Precisamos de um “devir-lebiste”. “Devir” é um conceito filosófico discutido por diversos filósofos “da diferença” (de Heráclito a Nietzche), mas apontado especialmente pelos franceses Gilles Deleuze e Felix Guattari: “Que o devir funcione sempre a dois, que aquilo que se devém devenha tanto quanto aquele que devém, é isso que faz um bloco, essencialmente móvel, jamais em equilíbrio” (DELEUZE; GUATTARI, 1997, p. 112).

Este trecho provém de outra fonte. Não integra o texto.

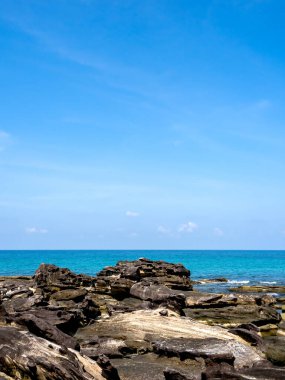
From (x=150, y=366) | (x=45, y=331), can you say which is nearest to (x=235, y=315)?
(x=150, y=366)

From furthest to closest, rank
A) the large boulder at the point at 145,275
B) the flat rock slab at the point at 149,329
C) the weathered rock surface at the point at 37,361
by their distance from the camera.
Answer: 1. the large boulder at the point at 145,275
2. the flat rock slab at the point at 149,329
3. the weathered rock surface at the point at 37,361

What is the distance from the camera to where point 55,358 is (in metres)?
17.7

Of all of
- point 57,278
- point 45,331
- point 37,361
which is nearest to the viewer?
point 37,361

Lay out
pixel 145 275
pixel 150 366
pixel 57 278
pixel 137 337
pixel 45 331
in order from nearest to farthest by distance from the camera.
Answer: pixel 45 331 < pixel 150 366 < pixel 137 337 < pixel 57 278 < pixel 145 275

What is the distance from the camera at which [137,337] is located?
2742 centimetres

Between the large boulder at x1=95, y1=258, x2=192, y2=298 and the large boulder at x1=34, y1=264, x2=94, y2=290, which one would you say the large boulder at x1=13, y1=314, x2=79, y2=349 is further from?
the large boulder at x1=34, y1=264, x2=94, y2=290

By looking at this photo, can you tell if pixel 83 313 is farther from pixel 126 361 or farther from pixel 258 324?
pixel 258 324

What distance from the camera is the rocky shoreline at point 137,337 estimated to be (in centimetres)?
1791

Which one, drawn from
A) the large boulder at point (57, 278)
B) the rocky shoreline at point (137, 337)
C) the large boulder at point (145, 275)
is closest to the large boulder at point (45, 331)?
the rocky shoreline at point (137, 337)

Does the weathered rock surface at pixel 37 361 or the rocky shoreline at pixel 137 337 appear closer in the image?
the weathered rock surface at pixel 37 361

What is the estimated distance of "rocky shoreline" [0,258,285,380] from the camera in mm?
17906

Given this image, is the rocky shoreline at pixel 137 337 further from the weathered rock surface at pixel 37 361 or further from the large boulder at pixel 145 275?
the large boulder at pixel 145 275

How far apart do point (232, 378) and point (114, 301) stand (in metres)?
26.9

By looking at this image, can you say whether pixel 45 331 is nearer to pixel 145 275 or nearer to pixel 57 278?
pixel 57 278
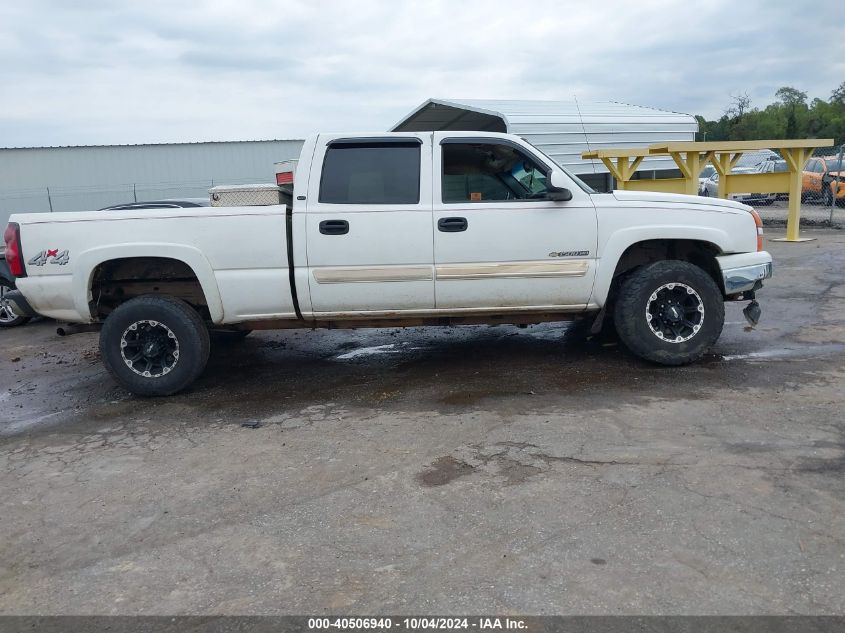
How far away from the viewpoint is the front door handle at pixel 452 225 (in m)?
5.46

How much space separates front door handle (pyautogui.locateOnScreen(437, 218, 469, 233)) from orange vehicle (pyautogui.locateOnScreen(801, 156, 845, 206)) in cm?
1683

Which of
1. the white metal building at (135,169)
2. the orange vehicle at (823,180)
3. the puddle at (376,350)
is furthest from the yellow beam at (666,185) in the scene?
the puddle at (376,350)

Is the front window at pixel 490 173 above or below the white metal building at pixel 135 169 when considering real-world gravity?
below

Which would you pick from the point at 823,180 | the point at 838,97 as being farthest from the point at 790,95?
the point at 823,180

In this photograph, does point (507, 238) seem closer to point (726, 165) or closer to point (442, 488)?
point (442, 488)

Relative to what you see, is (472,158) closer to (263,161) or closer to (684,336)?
(684,336)

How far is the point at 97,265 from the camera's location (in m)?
5.49

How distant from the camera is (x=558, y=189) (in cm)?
547

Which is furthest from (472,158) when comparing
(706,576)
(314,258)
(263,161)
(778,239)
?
(263,161)

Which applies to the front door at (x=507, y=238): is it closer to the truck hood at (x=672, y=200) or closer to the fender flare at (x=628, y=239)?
the fender flare at (x=628, y=239)

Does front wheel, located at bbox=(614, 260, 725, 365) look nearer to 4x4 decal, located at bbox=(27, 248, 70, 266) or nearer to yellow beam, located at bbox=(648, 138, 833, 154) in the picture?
4x4 decal, located at bbox=(27, 248, 70, 266)

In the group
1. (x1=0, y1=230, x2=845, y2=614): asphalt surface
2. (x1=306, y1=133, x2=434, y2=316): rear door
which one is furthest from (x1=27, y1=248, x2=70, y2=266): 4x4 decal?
(x1=306, y1=133, x2=434, y2=316): rear door

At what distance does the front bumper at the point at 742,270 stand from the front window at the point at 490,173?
5.51 feet

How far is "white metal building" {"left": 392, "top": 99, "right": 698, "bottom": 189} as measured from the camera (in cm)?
1489
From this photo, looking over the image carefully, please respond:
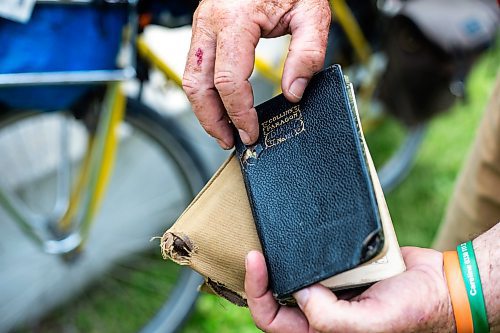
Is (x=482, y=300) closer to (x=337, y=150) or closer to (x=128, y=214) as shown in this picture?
(x=337, y=150)

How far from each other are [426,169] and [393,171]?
245mm

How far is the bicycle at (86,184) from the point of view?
4.96 ft

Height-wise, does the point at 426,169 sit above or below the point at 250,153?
below

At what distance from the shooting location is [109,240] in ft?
7.00

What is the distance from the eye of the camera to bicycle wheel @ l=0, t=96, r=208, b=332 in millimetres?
1884

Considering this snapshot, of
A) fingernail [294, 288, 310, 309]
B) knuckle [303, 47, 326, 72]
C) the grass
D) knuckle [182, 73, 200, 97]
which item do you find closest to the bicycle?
the grass

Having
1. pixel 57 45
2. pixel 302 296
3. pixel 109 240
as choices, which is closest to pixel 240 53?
pixel 302 296

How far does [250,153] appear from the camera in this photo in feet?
3.25

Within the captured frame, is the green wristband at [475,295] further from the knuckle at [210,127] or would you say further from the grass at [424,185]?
the grass at [424,185]

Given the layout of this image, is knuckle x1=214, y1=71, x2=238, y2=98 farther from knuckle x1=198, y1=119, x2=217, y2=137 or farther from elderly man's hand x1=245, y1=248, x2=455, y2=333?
elderly man's hand x1=245, y1=248, x2=455, y2=333

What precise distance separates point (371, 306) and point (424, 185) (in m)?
1.83

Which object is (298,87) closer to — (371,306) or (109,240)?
(371,306)

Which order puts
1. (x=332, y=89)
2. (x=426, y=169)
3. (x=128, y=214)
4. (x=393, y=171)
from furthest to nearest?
(x=426, y=169) < (x=393, y=171) < (x=128, y=214) < (x=332, y=89)

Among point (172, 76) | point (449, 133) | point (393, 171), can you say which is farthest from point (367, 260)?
point (449, 133)
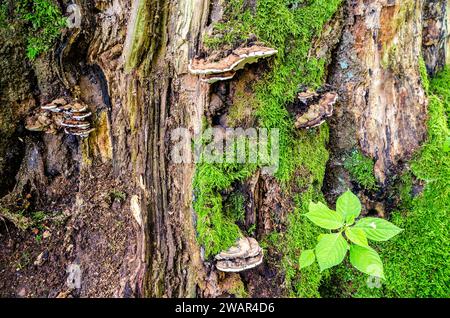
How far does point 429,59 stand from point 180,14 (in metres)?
3.67

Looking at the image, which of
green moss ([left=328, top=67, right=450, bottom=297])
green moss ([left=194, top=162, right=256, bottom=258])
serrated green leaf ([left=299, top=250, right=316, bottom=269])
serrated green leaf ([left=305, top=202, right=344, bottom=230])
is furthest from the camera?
green moss ([left=328, top=67, right=450, bottom=297])

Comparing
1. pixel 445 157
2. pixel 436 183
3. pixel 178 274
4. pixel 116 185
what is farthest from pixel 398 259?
pixel 116 185

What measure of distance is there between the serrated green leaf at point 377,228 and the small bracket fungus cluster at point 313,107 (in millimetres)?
1019

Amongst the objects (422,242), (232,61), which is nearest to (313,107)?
(232,61)

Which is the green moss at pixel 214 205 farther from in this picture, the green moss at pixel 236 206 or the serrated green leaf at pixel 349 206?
the serrated green leaf at pixel 349 206

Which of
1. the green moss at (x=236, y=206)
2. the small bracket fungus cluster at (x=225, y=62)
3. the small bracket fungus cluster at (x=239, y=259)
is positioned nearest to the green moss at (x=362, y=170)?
the green moss at (x=236, y=206)

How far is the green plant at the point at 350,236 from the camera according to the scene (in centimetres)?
237

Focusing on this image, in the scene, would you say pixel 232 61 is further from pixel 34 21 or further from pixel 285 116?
pixel 34 21

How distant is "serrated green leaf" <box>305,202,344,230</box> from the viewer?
2483mm

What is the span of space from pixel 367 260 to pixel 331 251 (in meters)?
0.30

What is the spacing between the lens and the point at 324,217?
99.3 inches

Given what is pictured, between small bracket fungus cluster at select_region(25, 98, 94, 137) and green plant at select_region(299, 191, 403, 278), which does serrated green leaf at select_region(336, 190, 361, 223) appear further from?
small bracket fungus cluster at select_region(25, 98, 94, 137)

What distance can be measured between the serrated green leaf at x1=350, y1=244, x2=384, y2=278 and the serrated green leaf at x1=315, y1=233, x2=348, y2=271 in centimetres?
14

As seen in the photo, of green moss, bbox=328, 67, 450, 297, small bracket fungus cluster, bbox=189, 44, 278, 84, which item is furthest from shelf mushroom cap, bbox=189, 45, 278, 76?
green moss, bbox=328, 67, 450, 297
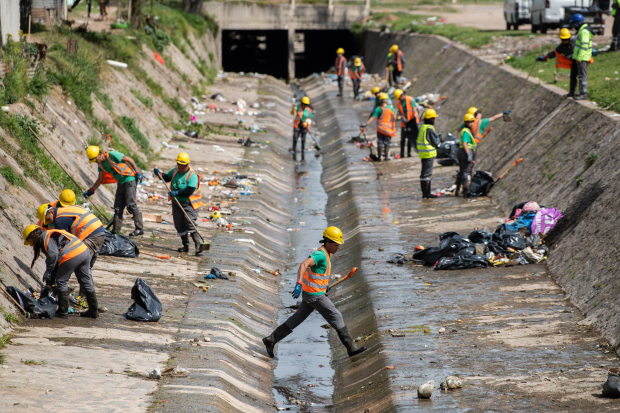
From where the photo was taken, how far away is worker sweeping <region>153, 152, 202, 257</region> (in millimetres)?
11820

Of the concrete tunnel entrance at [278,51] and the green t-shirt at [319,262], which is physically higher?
the concrete tunnel entrance at [278,51]

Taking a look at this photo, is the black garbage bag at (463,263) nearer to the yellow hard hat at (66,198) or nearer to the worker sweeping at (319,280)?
the worker sweeping at (319,280)

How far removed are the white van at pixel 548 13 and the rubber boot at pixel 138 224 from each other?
18.6 meters

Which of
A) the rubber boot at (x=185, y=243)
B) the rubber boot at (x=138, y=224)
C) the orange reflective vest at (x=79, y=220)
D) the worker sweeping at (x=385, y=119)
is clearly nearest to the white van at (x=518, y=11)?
the worker sweeping at (x=385, y=119)

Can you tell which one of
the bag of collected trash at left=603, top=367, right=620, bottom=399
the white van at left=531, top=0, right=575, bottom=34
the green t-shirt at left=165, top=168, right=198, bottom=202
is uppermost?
the white van at left=531, top=0, right=575, bottom=34

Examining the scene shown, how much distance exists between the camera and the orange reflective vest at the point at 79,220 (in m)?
8.86

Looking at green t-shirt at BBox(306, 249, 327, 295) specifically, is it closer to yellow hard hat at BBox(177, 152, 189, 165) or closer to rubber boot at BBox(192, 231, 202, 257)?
yellow hard hat at BBox(177, 152, 189, 165)

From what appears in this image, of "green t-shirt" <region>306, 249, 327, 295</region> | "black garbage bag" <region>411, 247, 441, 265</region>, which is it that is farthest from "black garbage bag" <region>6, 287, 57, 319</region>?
"black garbage bag" <region>411, 247, 441, 265</region>

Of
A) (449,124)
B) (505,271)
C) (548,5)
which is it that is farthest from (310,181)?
(548,5)

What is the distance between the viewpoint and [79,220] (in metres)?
8.90

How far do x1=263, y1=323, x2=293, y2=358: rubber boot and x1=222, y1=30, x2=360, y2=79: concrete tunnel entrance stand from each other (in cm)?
3579

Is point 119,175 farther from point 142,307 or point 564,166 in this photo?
point 564,166

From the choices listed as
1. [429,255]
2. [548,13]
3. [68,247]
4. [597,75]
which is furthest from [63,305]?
[548,13]

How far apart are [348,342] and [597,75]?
442 inches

Como lógica da mudança e da diferença, os devires se definem em campos de desdobramento das diferenças, de multiplicidades de forças que constituem os corpos em contato, em uma “zona de vizinhança”. O devir-lebiste é a superação do medo e do isolamento da pandemia em direção a uma nova posição, a dois, de apoio mútuo:

É preciso, primeiro, combater o medo da morte. Para tanto, dois requisitos essenciais, a recusa da passividade e o conhecimento do “inimigo”. Quanto mais activos, mais aptos, mais fortes para afastar o medo. Se bem que o medo acorde a lucidez, e neste sentido possa ser benéfico, sabemos que ele encolhe o espaço, suspende o tempo, paralisa o corpo, limitando o universo a uma bolha minúscula que nos aprisiona e nos confunde. Comunicar com os outros e com a comunidade é furar a bolha, alargar os limites do espaço e do tempo, tomar consciência de que o nosso mundo se estende muito para além dos quartos a que estamos confinados (GIL, 2020).

É esse “devir-lebiste” que nos retirará do medo e da ansiedade cotidianas e nos impedirá de produzir uma nova sociedade securitária, usando os dispositivos que já se estabeleceram. Criar novas conexões a partir do apoio mútuo pode ser, portanto, uma saída para a saúde mental na pandemia.